--- Start SOURCE EXCERPT ---

The codebase for Data-driven general-purpose voice activity detection.

Last update: Nov 27, 2022

Overview

Data driven GPVAD

Repository for the work in TASLP 2021 Voice activity detection in the wild: A data-driven approach using teacher-student training.

Sample predictions against other methods

Noise robustness

Results

Our best model trained on the SRE (V3) dataset obtains the following results:

	Precision	Recall	F1	AUC	FER	Event-F1
aurora_clean	96.844	95.102	95.93	98.66	3.06	74.8
aurora_noisy	90.435	92.871	91.544	97.63	6.68	54.45
dcase18	89.202	88.362	88.717	95.2	10.82	57.85

Usage

We provide most of our pretrained models in this repository, including:

Both teachers (T_1, T_2)
Unbalanced audioset pretrained model
Voxceleb 2 pretrained model
Our best submission (SRE V3 trained)

To download and run evaluation just do:

git clone https://github.com/RicherMans/Datadriven-VAD
cd Datadriven-VAD
pip3 install -r requirements.txt
python3 forward.py -w example/example.wav

Running this will print:

|   index | event_label   |   onset |   offset | filename            |
|--------:|:--------------|--------:|---------:|:--------------------|
|       0 | Speech        |    0.28 |     0.94 | example/example.wav |
|       1 | Speech        |    1.04 |     2.22 | example/example.wav |

Predicting voice activity

We support single file and filelist-batching in our script. Obtaining VAD predictions is easy:

python3 forward.py -w example/example.wav

Or if one prefers to do that batch_wise, first prepare a filelist: find . -type f -name *.wav > wavlist.txt' And then just run:

python3 forward.py -l wavlist

Extra parameters

-model adjusts the pretrained model. Can be one of t1,t2,v2,a2,a2_v2,sre. Refer to the paper for each respective model. By default we use sre.
-soft instead of predicting human-readable timestamps, the model is now outputting the raw probabilities.
-hard instead of predicting human-readable timestamps, the model is now outputting the post-processed 0-1 flags indicating speech. Please note this is different from the paper, which thresholded the soft probabilities without post-processing.
-th adjusts the threshold. If a single threshold is passed (e.g., -th 0.5), we utilize simple binearization. Otherwise use the default double threshold with -th 0.5 0.1.
-o outputs the results into a new folder.

--- End SOURCE EXCERPT ---
--- Start RECORDED INFORMATION ---

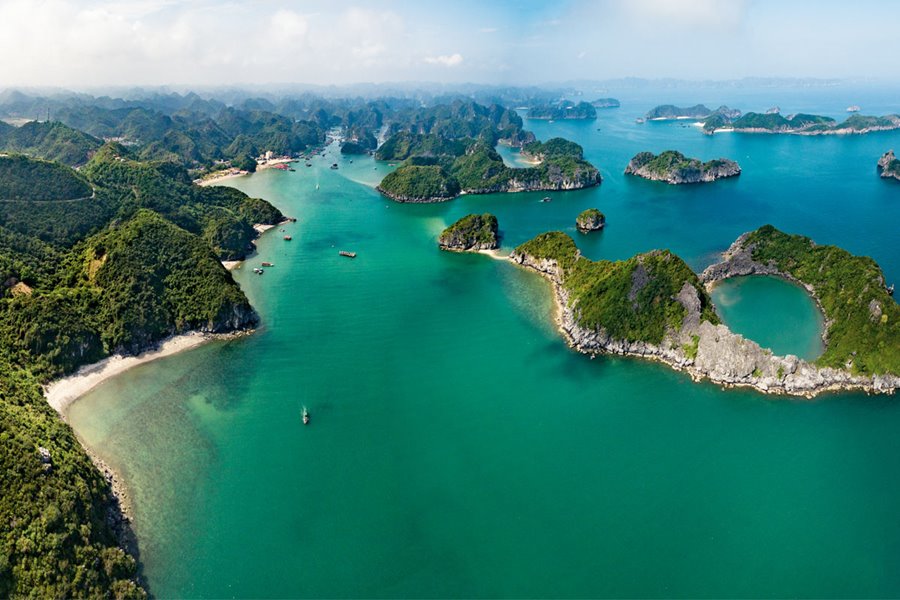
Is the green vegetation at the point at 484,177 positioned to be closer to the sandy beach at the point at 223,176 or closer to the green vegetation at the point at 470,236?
the green vegetation at the point at 470,236

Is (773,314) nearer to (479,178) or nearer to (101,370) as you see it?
(101,370)

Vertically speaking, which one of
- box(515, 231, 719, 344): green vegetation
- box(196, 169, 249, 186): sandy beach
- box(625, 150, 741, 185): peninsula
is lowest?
box(515, 231, 719, 344): green vegetation

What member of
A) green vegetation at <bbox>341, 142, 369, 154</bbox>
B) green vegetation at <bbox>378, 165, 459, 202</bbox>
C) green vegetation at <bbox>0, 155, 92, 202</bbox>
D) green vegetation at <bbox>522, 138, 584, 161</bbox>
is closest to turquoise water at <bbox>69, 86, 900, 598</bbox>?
green vegetation at <bbox>0, 155, 92, 202</bbox>

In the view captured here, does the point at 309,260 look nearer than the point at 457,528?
No

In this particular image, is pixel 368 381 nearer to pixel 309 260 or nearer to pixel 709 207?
pixel 309 260

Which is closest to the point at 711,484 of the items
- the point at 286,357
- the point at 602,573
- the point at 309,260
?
the point at 602,573

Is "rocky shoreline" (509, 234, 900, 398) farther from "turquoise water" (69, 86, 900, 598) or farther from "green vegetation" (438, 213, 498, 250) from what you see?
"green vegetation" (438, 213, 498, 250)

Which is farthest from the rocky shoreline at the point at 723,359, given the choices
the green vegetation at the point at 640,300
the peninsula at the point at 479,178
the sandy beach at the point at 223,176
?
the sandy beach at the point at 223,176
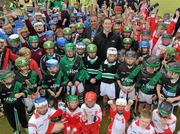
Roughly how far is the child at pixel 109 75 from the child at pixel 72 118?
124cm

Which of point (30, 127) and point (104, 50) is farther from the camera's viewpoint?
point (104, 50)

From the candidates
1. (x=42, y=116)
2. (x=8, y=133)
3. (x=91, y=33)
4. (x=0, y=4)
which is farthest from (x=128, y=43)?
(x=0, y=4)

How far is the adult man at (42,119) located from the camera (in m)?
4.95

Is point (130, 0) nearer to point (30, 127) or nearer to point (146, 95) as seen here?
point (146, 95)

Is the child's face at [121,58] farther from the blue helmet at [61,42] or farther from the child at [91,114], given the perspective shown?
the child at [91,114]

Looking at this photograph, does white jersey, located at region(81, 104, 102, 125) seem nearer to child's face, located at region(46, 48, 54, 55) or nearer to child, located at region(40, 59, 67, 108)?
child, located at region(40, 59, 67, 108)

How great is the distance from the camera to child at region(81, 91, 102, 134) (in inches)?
208

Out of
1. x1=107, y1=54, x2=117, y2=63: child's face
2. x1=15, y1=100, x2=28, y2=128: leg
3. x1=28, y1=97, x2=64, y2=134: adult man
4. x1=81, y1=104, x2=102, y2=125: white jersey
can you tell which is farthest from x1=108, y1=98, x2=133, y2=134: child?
x1=15, y1=100, x2=28, y2=128: leg

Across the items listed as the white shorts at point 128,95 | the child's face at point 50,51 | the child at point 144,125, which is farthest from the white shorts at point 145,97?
the child's face at point 50,51

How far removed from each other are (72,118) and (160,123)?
5.72 feet

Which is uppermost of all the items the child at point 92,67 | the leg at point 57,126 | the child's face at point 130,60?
the child's face at point 130,60

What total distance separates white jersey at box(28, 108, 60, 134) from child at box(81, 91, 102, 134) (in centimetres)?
68

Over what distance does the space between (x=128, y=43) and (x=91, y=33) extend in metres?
1.40

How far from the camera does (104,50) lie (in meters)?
7.04
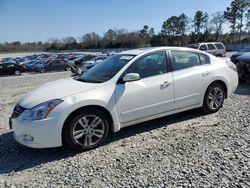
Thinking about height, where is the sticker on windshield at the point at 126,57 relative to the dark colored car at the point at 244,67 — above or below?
above

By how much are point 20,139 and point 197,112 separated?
3.75 meters

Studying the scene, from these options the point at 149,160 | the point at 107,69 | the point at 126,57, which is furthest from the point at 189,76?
the point at 149,160

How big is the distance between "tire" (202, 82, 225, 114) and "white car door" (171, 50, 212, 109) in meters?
0.18

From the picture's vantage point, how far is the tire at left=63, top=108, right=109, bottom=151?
3736mm

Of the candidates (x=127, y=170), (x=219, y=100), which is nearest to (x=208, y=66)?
(x=219, y=100)

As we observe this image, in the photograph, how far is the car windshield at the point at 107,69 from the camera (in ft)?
14.2

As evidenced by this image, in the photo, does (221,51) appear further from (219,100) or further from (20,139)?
(20,139)

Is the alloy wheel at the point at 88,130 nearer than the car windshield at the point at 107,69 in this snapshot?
Yes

--- End RECORDED INFORMATION ---

TASK REQUIREMENTS:
A - Please echo the voice activity detection page word for word, everything from "-model adjusts the" down to "a new folder.".
B - Carry on the voice activity detection page from the point where it stops.
The records play no part here.

THE ANSWERS:
A -
-model adjusts the pretrained model. Can be one of t1,t2,v2,a2,a2_v2,sre. Refer to the paper for each respective model. By default we use sre.
-soft instead of predicting human-readable timestamps, the model is now outputting the raw probabilities.
-hard instead of predicting human-readable timestamps, the model is now outputting the post-processed 0-1 flags indicating speech. Please note this is different from the paper, which thresholded the soft probabilities without post-processing.
-th adjusts the threshold. If a single threshold is passed (e.g., -th 0.5), we utilize simple binearization. Otherwise use the default double threshold with -th 0.5 0.1.
-o outputs the results into a new folder.

B -
Training from scratch

If you intend to rerun our work, prepare some data and extract log-Mel spectrogram features. Say, you have downloaded the balanced subset of AudioSet and stored all files in a folder data/balanced/. Then:

cd data;
mkdir hdf5 csv_labels;
find balanced -type f > wavs.txt;
python3 extract_features.py wavs.txt -o hdf5/balanced.h5
h5ls -r hdf5/balanced.h5 | awk -F[/' '] 'BEGIN{print "filename","hdf5path"}NR>1{print $2,"hdf5/balanced.h5"}'> csv_labels/balanced.csv

The input for our label prediction script is a csv file with exactly two columns, filename and hdf5path.

An example csv_labels/balanced.csv would be:

filename hdf5path
--PJHxphWEs_30.000.wav hdf5/balanced.h5                                                                                          
--ZhevVpy1s_50.000.wav hdf5/balanced.h5                                                                                          
--aE2O5G5WE_0.000.wav hdf5/balanced.h5                                                                                           
--aO5cdqSAg_30.000.wav hdf5/balanced.h5

After feature extraction, proceed to predict labels:

mkdir -p softlabels/{hdf5,csv};
python3 prepare_labels.py --pre ../pretrained_models/teacher1/model.pth csv_labels/balanced.csv softlabels/hdf5/balanced.h5 softlabels/csv/balanced.csv

Lastly, just train:

cd ../; #Go to project root
# Change config accoringly with input data
python3 run.py train configs/example.yaml

Citation

If youre using this work, please cite it in your publications.

@article{Dinkel2021,
author = {Dinkel, Heinrich and Wang, Shuai and Xu, Xuenan and Wu, Mengyue and Yu, Kai},
doi = {10.1109/TASLP.2021.3073596},
issn = {2329-9290},
journal = {IEEE/ACM Transactions on Audio, Speech, and Language Processing},
pages = {1542--1555},
title = {{Voice Activity Detection in the Wild: A Data-Driven Approach Using Teacher-Student Training}},
url = {https://ieeexplore.ieee.org/document/9405474/},
volume = {29},
year = {2021}
}

and

@inproceedings{Dinkel2020,
  author={Heinrich Dinkel and Yefei Chen and Mengyue Wu and Kai Yu},
  title={{Voice Activity Detection in the Wild via Weakly Supervised Sound Event Detection}},
  year=2020,
  booktitle={Proc. Interspeech 2020},
  pages={3665--3669},
  doi={10.21437/Interspeech.2020-0995},
  url={http://dx.doi.org/10.21437/Interspeech.2020-0995}
}

The codebase for Data-driven general-purpose voice activity detection.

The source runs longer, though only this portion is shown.